Responses to Global Environmental Protection
The development of international conferences on the environment, particularly the regular mega conferences or summits that commenced in Stockholm in 1972, together with the negotiation of numerous multilateral treaties on environmental issues, reflects the growing recognition of governments of the need for global environmental protection.
Increasing consumption and development worldwide, due partially to the effects of globalisation, has also increased the impact on the environment. One of the difficulties is in convincing governments that the long-term needs of the environment may outweigh individual countries’ short-term economic and political interests.

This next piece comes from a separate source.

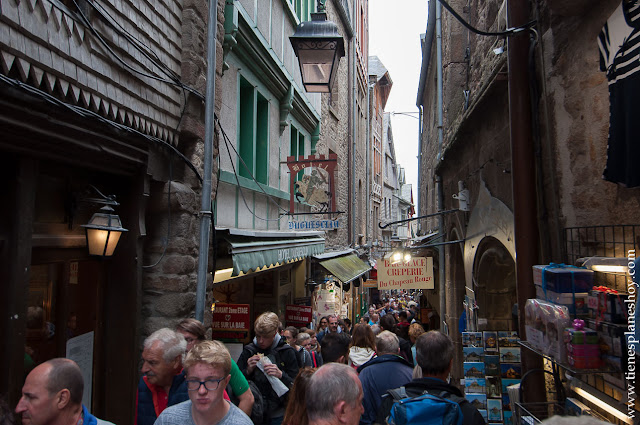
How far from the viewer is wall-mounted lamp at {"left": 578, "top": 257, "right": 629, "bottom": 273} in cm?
308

The UN has established several programs and specialised agencies to deal with environmental issues, such as the Food and Agriculture Organisation, the UN Development Programme and the UN Environment Programme(UNEP). The UN also oversees the International Panel on Climate Change (IPCC), which reviews and assesses the most recent scientific information relating to climate change.
International instruments have been central to the development of global environmental protection. There are two main types: ‘soft law,’ which includes international declarations that apply only moral or political pressure on governments, and ‘hard law’, which includes international agreements like treaties and conventions that apply legally binding obligations on states.
The International Court of Justice (ICJ) has heard some environmental cases, such as the nuclear test cases of 1974 to 1975 involving Australia and New Zealand against France. However, some argue that a more powerful international forum is needed.